At Dundas and Gilmour streets a boy named Peter joined him. Peter was Bo’s friend from Dundas and Gilmour to Dundas and Clendenan, and down Clendenan until 86, at which point it was impossible to maintain the friendship. Ernie Wheeler lived in that little white clapboard house, so Peter lagged or sped up and occasionally punched Bo or yelled “Chink!” at him if he thought Ernie might be looking. The three blocks of friendship were worth it.
M
R
. M
ORLEY WORKED
the track team hard. If a child got cramps, Mr. Morley ignored that child. Bo never complained. The easy thing with Mr. Morley was that it was unnecessary to speak much—you could be like a dog, or like Orange. By the slight flicker in the coach’s eyes, or the edge of something like a smile behind his mouth, or the way his body leaned into the weather, Bo knew what Mr. Morley wanted and adjusted to please him.
Morley looked at his chrome stopwatch. “Three minutes.” He meant three minutes to get from their yard to
the high school racetrack. The team crossed the playground, then Clendenan, and went in through the chain-link fence to the track where they would do their laps. All the way, Bo tried to step so that he missed cracks in the pavement, for better luck. Now, he admired the shiny silver casing of Mr. Morley’s stopwatch.
Mr. Morley held the watch high, clicked down the starter, and nodded at the team. They began jogging around and around the track. Bo controlled his breathing, felt the hardness of pavement tremor up his legs, and worked to absorb and soften it into propulsion.
A mandatory ten laps to stay on the team, but Bo did more. He lost count. He didn’t care that this infuriated some of the other kids—the running removed care. Different things came and went from his mind: his mother, his father, sharks, Orange—her protruding eyes, and the way her body bent and twisted, and what she could be thinking.
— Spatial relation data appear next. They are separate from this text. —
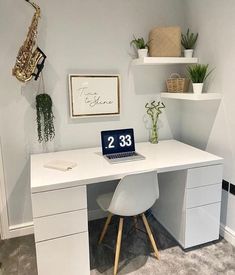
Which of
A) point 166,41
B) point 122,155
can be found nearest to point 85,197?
point 122,155

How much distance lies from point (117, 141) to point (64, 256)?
36.2 inches

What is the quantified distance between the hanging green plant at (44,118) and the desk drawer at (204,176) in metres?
1.18

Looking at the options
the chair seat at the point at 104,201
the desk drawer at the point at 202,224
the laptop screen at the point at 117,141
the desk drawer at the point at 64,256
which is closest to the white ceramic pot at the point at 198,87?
the laptop screen at the point at 117,141

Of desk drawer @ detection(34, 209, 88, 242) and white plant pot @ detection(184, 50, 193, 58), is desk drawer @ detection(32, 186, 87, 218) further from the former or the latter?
white plant pot @ detection(184, 50, 193, 58)

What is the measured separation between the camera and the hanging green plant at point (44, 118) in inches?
81.1

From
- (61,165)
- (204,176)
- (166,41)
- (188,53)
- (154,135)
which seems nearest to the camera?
(61,165)

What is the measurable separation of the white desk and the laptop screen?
0.34ft

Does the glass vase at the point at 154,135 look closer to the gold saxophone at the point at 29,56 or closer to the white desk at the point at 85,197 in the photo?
the white desk at the point at 85,197

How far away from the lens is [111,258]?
6.45 feet

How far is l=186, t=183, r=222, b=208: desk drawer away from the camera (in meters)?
1.93

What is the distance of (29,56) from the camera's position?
1.93 meters

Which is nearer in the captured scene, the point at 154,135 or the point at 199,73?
the point at 199,73

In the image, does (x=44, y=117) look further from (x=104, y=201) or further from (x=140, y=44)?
(x=140, y=44)

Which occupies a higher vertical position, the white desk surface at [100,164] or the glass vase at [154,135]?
the glass vase at [154,135]
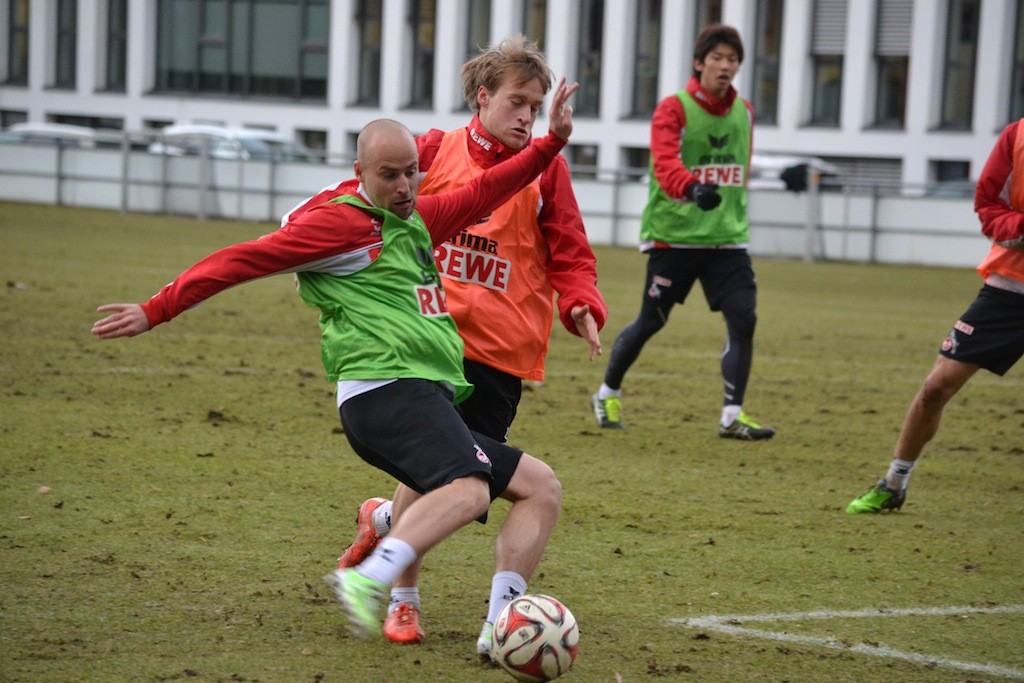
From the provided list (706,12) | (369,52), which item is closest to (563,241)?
(706,12)

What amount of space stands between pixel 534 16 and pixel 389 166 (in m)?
42.9

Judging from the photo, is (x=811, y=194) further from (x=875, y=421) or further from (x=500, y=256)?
(x=500, y=256)

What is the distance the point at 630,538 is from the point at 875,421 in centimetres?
419

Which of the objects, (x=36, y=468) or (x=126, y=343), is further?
(x=126, y=343)

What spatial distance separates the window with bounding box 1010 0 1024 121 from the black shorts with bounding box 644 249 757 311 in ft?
107

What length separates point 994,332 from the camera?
668 centimetres

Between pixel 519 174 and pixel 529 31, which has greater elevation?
pixel 529 31

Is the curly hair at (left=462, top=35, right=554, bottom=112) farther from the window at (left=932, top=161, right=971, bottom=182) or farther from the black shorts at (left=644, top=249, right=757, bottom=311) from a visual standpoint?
the window at (left=932, top=161, right=971, bottom=182)

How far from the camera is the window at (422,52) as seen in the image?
47.5 meters

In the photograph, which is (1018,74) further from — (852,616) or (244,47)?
(852,616)

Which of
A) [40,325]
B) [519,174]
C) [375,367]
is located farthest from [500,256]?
[40,325]

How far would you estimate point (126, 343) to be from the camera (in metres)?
11.8

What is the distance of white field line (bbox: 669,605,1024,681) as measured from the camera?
470 centimetres

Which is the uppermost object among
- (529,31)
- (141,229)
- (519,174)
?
(529,31)
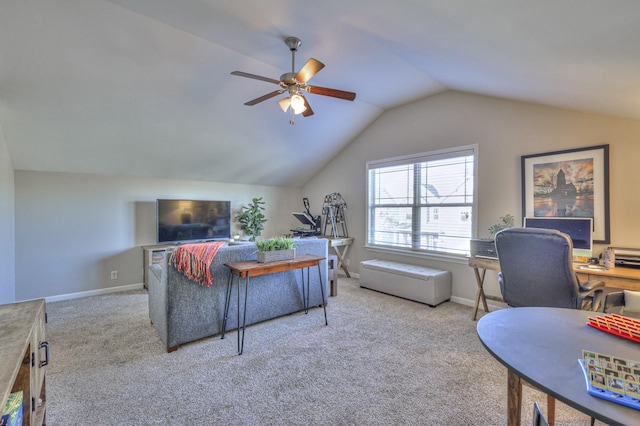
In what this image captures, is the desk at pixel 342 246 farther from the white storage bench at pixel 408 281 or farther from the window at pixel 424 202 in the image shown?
the white storage bench at pixel 408 281

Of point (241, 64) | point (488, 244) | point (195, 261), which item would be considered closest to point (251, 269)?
point (195, 261)

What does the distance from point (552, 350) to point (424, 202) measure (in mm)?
3590

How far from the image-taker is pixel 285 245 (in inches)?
119

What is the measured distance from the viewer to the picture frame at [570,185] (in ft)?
9.29

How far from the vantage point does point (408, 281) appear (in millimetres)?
4008

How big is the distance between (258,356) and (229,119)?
2998mm

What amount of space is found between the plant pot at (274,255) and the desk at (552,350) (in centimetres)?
199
He wished he knew what she thought about when he was away.
Mr. Morley blew his whistle. Practice was over. An hour had passed inside the space of no time.
T
EACHER DREW A
wooden ship with a beautiful prow on the chalkboard. She wrote in cursive:
History
. She told stories about Cabot and Columbus. The one Bo liked
best was a story about a boat with horses on it and how they eventually ran away and made all the horses in North America.
“Like Noah’s Ark,” said Emily.
“Yes, a little like that,” said Teacher. She smiled at Emily. “Imagine how magical finding a new land must have been. I wonder if any of you has ever been in a boat on the ocean?”
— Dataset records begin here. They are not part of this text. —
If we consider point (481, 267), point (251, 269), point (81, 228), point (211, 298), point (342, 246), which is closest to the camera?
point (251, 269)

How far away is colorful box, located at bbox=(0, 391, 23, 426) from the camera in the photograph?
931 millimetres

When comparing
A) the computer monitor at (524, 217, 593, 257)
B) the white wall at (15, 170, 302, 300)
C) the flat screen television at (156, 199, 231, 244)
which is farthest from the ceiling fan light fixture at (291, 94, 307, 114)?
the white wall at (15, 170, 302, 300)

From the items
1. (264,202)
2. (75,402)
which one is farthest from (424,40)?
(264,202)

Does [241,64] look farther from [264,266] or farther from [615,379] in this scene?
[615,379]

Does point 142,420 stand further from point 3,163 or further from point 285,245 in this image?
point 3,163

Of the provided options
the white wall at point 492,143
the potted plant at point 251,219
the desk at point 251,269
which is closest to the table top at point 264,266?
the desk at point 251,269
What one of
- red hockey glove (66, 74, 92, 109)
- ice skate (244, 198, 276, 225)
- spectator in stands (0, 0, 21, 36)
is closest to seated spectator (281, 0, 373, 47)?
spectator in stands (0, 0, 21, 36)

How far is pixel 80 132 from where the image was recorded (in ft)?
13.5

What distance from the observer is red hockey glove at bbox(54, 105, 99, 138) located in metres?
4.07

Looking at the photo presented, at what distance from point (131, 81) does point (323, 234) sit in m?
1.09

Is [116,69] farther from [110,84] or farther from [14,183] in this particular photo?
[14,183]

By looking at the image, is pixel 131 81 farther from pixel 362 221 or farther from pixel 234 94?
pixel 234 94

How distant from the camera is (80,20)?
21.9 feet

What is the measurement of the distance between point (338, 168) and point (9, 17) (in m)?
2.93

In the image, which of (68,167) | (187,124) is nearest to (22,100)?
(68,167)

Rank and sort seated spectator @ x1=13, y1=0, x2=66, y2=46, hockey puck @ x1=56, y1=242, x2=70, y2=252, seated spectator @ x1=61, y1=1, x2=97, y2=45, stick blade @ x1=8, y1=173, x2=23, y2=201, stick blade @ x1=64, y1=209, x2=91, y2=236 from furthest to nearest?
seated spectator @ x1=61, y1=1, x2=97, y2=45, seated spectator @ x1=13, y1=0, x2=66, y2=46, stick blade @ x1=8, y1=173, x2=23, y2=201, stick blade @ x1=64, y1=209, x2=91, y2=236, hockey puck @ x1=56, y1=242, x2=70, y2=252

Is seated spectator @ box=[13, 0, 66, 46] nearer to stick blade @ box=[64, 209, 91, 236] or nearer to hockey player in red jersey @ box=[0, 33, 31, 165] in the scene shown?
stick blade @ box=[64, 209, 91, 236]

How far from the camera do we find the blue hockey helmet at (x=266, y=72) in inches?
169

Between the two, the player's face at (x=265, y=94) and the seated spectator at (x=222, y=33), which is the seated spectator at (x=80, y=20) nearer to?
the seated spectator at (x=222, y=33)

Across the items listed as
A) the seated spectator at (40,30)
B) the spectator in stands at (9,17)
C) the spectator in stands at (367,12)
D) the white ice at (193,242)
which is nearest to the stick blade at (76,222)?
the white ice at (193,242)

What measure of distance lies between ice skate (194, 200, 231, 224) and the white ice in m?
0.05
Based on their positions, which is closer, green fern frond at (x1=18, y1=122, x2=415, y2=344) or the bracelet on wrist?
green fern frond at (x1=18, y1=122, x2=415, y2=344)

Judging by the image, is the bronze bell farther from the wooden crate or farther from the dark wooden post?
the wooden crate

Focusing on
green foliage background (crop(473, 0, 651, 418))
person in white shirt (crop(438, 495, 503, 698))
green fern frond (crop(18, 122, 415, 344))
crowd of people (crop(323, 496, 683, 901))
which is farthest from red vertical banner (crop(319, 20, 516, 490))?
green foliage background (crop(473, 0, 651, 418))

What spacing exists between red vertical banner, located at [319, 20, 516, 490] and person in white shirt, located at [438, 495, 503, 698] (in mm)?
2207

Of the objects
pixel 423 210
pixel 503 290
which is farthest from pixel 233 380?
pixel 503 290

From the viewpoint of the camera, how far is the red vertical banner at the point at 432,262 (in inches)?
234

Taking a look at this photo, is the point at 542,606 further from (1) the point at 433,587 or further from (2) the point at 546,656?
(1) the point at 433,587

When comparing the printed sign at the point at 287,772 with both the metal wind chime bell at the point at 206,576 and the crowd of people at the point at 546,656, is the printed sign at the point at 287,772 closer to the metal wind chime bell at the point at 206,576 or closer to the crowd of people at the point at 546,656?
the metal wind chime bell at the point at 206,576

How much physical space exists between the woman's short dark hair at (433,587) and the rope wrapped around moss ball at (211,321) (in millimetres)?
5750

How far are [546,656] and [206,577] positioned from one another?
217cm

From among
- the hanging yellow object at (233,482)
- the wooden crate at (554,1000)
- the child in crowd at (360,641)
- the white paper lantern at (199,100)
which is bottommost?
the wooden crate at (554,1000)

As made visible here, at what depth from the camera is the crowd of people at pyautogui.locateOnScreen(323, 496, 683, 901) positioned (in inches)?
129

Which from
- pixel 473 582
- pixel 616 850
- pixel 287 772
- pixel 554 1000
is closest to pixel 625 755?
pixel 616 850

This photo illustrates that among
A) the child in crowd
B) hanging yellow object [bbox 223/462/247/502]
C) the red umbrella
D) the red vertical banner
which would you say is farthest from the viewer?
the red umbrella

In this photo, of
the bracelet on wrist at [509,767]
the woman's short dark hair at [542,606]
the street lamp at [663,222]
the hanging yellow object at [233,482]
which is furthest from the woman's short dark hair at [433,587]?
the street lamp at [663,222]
Bo shrank down in his chair, but Sally stretched her hand skyward, like her shoulder might dislocate if she jammed it higher.
“Yes, Sally.”
Teacher always smiled a little when she listened. Her bobbed hair touched her shoulders. He’d known her for a long time—since he and Rose had come to Canada—and he had to pretend he didn’t know her all that well. It wasn’t cool to know the teacher. Bo didn’t know why this was, just that it was. But Teacher knew everything about him. He practised a neutral face.
Sally said, “We took the ferry back and forth to Ward’s Island over the summer. Twice.” Her arm stayed waving in the air as she spoke.
“Thank you, Sally. Anyone else?” Teacher tilted her head toward Bo. “That’s Lake Ontario, of course, a ferry boat. A lake is much smaller than an ocean, and it has sweet water in it, not salt water. Most of the animals that live in a lake cannot survive in the ocean. They cannot master the salt.” She looked directly at him.